Bisakah Bermimpi dengan Rasulullah ?


Apakah seseorang bisa bermimpi dengan Rasulullah setiap hari? Bisa, bahkan tidak hanya melalui mimpi, dengan mata kepala sendiri juga bisa. Guru kami Syekh Anwar Manshur sering mengatakan, ketika kamu membaca Sholawat, bayangkan Rasulullah hadir memegang tanganmu "Adrikni ya Rosulallah.." Sambil membayangkan bahwa Rasulullah ada bersama kita, duduk dan tidur disamping kita.

Lalu apakah bayangan dan mimpi itu sama?. Ya, sama benar nya, sama nilai nya. Pertanyaannya mungkin lebih kepada, "APAKAH KITA MAMPU MEMBAYANGKAN WAJAH ROSULULLAH??" Maulana Al-Habib Luthfi kalau Diba'iyyan, ketika Mahalul Qiyam sering berbisik kepada anak-nya, "Rasulullah Hadir... Rasulullah telah datang".

Habib Umar ketika mengadakan pengajian, tiba-tiba berdiri dan mengatakan kepada jamaahnya "Nabi hadir di tengah kita.." Lalu beliau menangis "Undzur ilaina Ya Rosulallah.." jamaah nya mengangkat tangan serentak membaca amin. Apakah ini mimpi?. Tidak, Rasulullah selalu bisa hadir kapan saja tidak hanya melalui mimpi, hanya saja kita tidak mampu "Melihatnya".
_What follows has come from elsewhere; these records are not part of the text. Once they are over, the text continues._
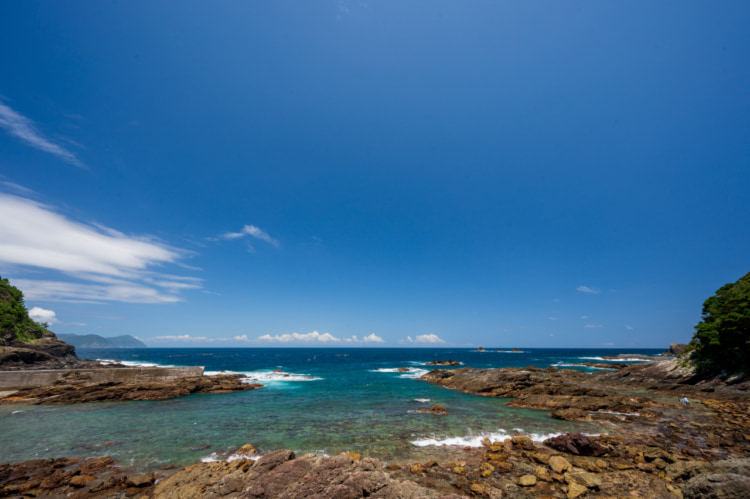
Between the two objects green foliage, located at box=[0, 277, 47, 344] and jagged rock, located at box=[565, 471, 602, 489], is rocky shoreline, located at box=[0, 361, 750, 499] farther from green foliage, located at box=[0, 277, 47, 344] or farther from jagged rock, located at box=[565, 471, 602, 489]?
green foliage, located at box=[0, 277, 47, 344]

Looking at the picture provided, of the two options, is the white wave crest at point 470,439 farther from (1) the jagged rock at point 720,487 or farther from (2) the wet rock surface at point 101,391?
(2) the wet rock surface at point 101,391

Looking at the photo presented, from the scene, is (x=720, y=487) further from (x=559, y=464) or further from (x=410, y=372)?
(x=410, y=372)

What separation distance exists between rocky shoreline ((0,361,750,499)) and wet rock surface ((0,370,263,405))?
64.4ft

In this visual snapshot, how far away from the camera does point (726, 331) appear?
29.2 metres

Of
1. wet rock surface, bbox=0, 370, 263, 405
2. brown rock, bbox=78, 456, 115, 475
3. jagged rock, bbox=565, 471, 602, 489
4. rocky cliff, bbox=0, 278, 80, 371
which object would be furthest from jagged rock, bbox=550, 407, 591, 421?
rocky cliff, bbox=0, 278, 80, 371

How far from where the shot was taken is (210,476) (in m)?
11.1

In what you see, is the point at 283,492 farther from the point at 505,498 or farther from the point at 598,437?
the point at 598,437

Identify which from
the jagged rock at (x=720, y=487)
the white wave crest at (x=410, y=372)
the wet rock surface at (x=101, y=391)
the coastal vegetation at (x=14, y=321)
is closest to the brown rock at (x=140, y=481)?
the jagged rock at (x=720, y=487)

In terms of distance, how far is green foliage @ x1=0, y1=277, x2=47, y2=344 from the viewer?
47562mm

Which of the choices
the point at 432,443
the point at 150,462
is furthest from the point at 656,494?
the point at 150,462

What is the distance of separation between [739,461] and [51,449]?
104 feet

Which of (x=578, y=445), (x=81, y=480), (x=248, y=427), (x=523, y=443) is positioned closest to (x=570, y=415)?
(x=578, y=445)

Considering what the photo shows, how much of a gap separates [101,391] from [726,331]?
6695cm

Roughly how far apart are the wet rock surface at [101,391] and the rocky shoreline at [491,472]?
64.4 ft
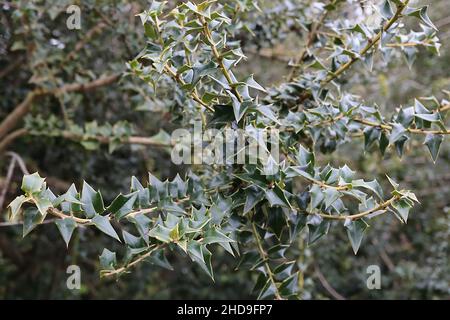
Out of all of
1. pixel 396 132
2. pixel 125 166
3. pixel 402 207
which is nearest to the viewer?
pixel 402 207

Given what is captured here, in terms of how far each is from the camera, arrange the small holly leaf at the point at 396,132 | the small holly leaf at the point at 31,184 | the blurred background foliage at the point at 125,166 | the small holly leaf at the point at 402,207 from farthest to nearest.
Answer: the blurred background foliage at the point at 125,166
the small holly leaf at the point at 396,132
the small holly leaf at the point at 402,207
the small holly leaf at the point at 31,184

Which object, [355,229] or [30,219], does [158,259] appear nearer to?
[30,219]

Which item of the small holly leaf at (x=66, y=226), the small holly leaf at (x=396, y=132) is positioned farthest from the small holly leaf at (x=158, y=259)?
the small holly leaf at (x=396, y=132)

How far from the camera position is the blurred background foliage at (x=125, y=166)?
1908 mm

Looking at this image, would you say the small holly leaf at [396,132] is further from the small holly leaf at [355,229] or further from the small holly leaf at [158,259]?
the small holly leaf at [158,259]

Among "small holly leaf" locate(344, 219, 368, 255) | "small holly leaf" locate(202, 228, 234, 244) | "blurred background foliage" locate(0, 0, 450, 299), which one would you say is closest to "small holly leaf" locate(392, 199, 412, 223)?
"small holly leaf" locate(344, 219, 368, 255)

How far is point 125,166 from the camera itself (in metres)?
2.45

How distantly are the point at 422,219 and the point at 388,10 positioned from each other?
1994 millimetres

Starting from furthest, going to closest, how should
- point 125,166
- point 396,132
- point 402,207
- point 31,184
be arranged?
point 125,166 < point 396,132 < point 402,207 < point 31,184

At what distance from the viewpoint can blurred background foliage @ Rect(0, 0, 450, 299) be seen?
191 centimetres

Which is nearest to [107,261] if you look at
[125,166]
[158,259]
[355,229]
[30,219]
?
[158,259]

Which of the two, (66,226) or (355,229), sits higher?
(66,226)
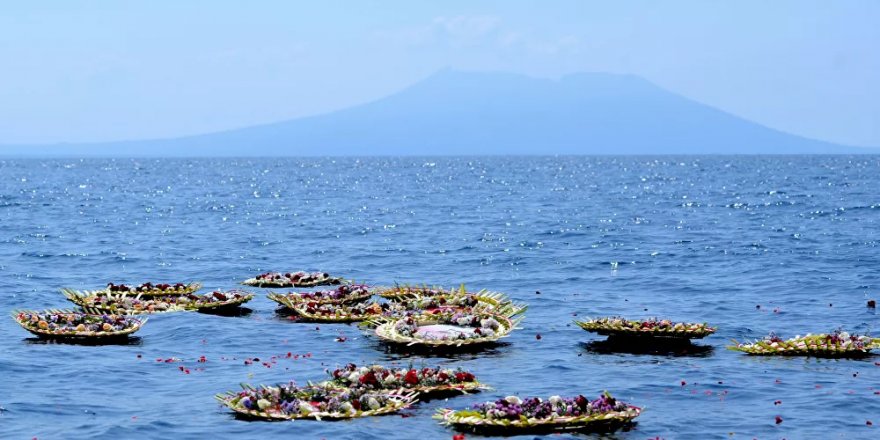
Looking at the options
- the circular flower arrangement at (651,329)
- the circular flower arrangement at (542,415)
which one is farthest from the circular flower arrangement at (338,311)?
the circular flower arrangement at (542,415)

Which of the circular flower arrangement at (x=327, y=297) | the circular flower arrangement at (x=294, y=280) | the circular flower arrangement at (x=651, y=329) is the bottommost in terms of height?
Result: the circular flower arrangement at (x=294, y=280)

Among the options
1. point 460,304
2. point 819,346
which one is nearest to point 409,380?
point 819,346

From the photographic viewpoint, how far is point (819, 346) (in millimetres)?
28156

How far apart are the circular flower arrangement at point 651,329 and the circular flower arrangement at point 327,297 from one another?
328 inches

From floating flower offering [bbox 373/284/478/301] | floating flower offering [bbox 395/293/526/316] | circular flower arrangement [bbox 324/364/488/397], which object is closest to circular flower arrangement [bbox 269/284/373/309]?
floating flower offering [bbox 373/284/478/301]

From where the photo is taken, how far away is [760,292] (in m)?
42.8

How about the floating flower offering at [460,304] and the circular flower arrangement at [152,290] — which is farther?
the circular flower arrangement at [152,290]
Seorang wanita di Sidney mendatangi Masjid dan melihat Rasulullah memakai Jubah hijau, akan tetapi jamaah di dalam Masjid tidak ada satupun yang melihat baginda Nabi, Ketika Rasulullah hilang dari pandangan wanita itu, ia lalu mencarinya di luar masjid, di jalan, di sudut-sudut desa, kemana Nabi pergi?.

Rasulullah menasihati kita dengan ungkapan "Ketika engkau solat, bayangkan/hadirkan Allah, seakan-akan engkau melihat Allah, apabila engkau tidak mampu melihat-Nya, sesungguhnya Ia melihatmu" Jadi, jangankan Nabi, Allah saja bisa terlihat, tidak hanya melalui mimpi. Jika ada orang solih berkata "Saya melihat Rasulullah setiap hari" apakah saya percaya? 100% saya percaya, karena Rasulullah itu real, nyata adanya. bukan makhluk fatamorgana.